1 - PRELUDE

 De toute façon, quand c'est arrivé, plus rien n'avait de sens. Se lever le matin, mais pour quoi faire ? Et pour qui ? J'étais fripé de la tête aux pieds, le visage ridé par une grimace faisant office de sourire. Devant ma glace, je ne pouvais plus me mentir. Mon doigt s'enfonçait dans ma peau qui restait marquée quand je le retirais, mes joues se flétrissaient et, selon l'éclairage, me renvoyaient l'image d'un vieillard décati que je ne reconnaissais plus. Simple rappel à l'ordre d'un corps épuisé qui atteignait ses limites. J'étais fatigué, éreinté par le poids des années. Bref, je vieillissais. On ne pouvait pas en dire autant de Ferdinand, de dix ans mon cadet, petit pour un homme, brun à la peau mâte, sur lequel les années glissaient sans laisser de traces. Ou alors, si. Il avait pris un peu de poids. Mais ses kilos en trop étiraient davantage la peau lisse de son visage enfantin. Et, comme si notre image reflétait notre personnalité, il débordait d'énergie, d'idées, de ressources qui, sans conteste, légitimaient sa fonction de directeur. Même Céline ne bougeait plus. Il faut dire qu'elle avait toujours semblé vieille, même quand elle était jeune. Une jeune vieille. Mais là, ma foi, alors qu'elle avoisinait la cinquantaine, elle était plutôt pas mal, blonde, les cheveux bouclés, l'air serein. Normale quoi. Tandis que moi, j'étais sur le retour. Ma beauté évanouie, je n'avais plus comme atout qu'une carcasse amaigrie.
 Céline, je l'appelais la châtelaine. Toujours élégante, affectant un ton courtois, alors que tout chez elle sonnait faux. Ni vraiment noble ni vraiment diplômée, elle palliait sa frustration en feignant d'être ce qu'elle n'était pas. Elle s'était inventé une lointaine ascendance à particule qui aurait sauté durant la révolution, son ancêtre ayant combattu héroïquement auprès des Chouans. Elle se voulait démocrate mais me faisait sentir mon infériorité par fines insinuations, puisque mes études m'avaient à peine conduit jusqu'au lycée. Pas méchante, disait Ferdinand. D'accord, mais en attendant, c'était à cause de gens comme elle qu'on en était arrivé là. À force de toujours vouloir être au-dessus des autres, ça avait fini par péter.

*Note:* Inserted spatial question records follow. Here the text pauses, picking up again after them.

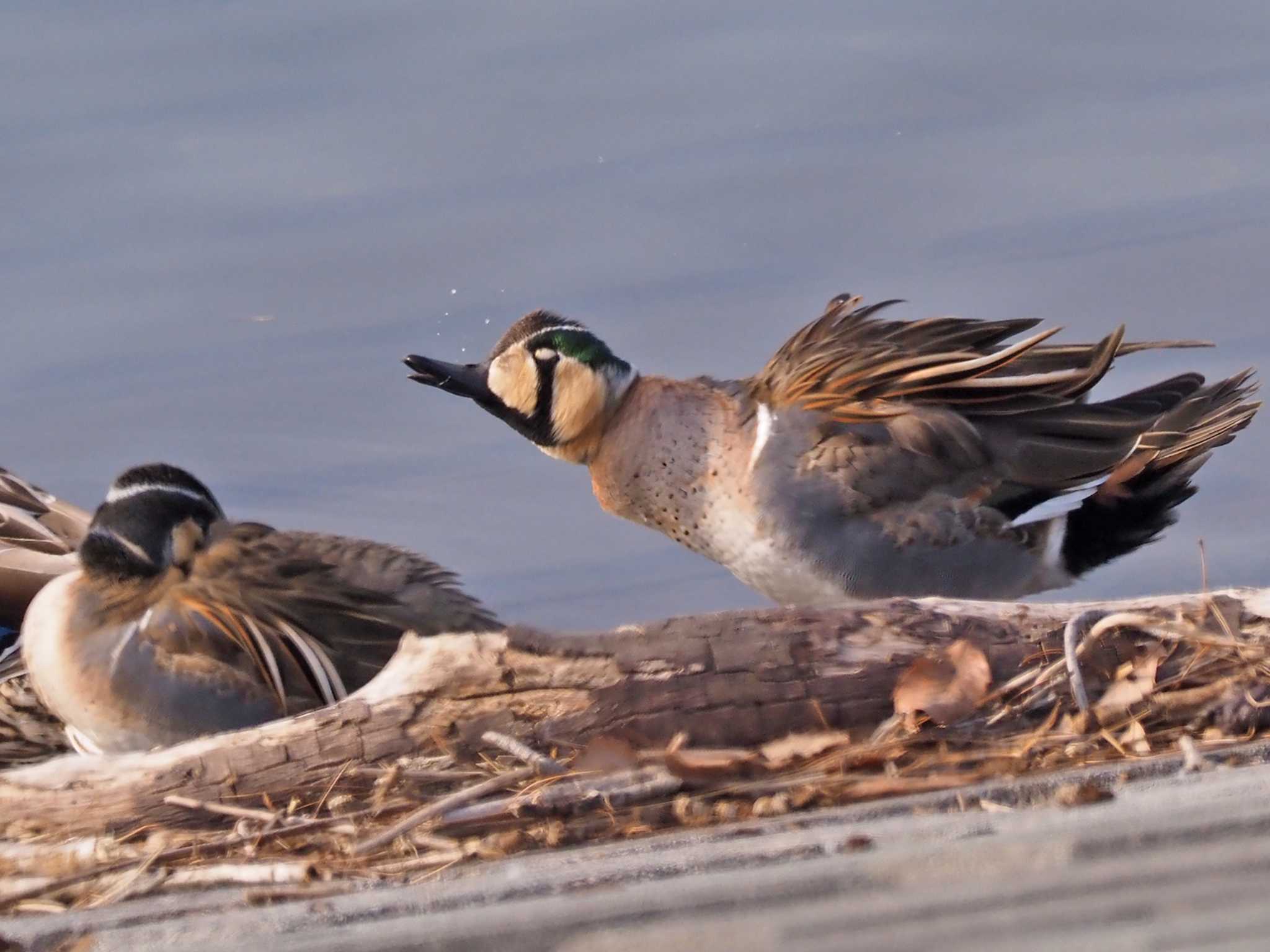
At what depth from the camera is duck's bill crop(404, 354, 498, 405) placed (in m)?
3.88

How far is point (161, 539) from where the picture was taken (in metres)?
3.29

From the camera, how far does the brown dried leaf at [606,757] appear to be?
8.24 ft

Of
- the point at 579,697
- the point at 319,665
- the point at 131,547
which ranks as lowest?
the point at 579,697

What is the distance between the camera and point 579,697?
260 centimetres

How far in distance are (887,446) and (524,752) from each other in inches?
49.7

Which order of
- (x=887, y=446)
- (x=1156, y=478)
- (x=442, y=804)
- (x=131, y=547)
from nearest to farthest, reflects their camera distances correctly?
(x=442, y=804) → (x=131, y=547) → (x=887, y=446) → (x=1156, y=478)

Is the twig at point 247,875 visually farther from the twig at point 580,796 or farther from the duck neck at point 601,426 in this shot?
the duck neck at point 601,426

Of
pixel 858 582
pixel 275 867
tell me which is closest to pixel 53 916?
pixel 275 867

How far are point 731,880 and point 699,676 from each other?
59 cm

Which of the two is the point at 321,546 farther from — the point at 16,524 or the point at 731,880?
the point at 731,880

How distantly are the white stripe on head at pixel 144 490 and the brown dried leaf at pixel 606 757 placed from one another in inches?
45.7

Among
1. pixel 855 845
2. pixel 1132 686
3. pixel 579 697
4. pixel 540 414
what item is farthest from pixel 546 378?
pixel 855 845

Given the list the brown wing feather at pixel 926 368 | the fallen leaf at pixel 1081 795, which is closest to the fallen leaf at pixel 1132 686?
the fallen leaf at pixel 1081 795

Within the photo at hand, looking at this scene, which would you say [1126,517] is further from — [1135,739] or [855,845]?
[855,845]
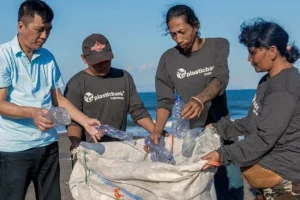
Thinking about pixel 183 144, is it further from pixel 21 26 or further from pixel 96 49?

 Plus je regardais autour de moi, plus j'étais exaspéré. Les gens, sur l'île, ne voyaient rien ou faisaient semblant de ne pas se souvenir. Ils étaient pris par leur petite routine qui les rassurait et leur faisait oublier que, sur Terre, tout était à réinventer. À commencer par l'agriculture. Moi, la culture ça m'apaisait. Fallait être patient, savoir planifier, observer, laisser germer. Il faut dire aussi que je n'avais pas beaucoup de bouches à nourrir. Dans le labo, on était trois et les gens du village on les voyait pas trop. C'étaient des imbéciles, des crétins à qui tout ça n'avait pas servi de leçon. Si c'était à refaire, ils referaient pareil.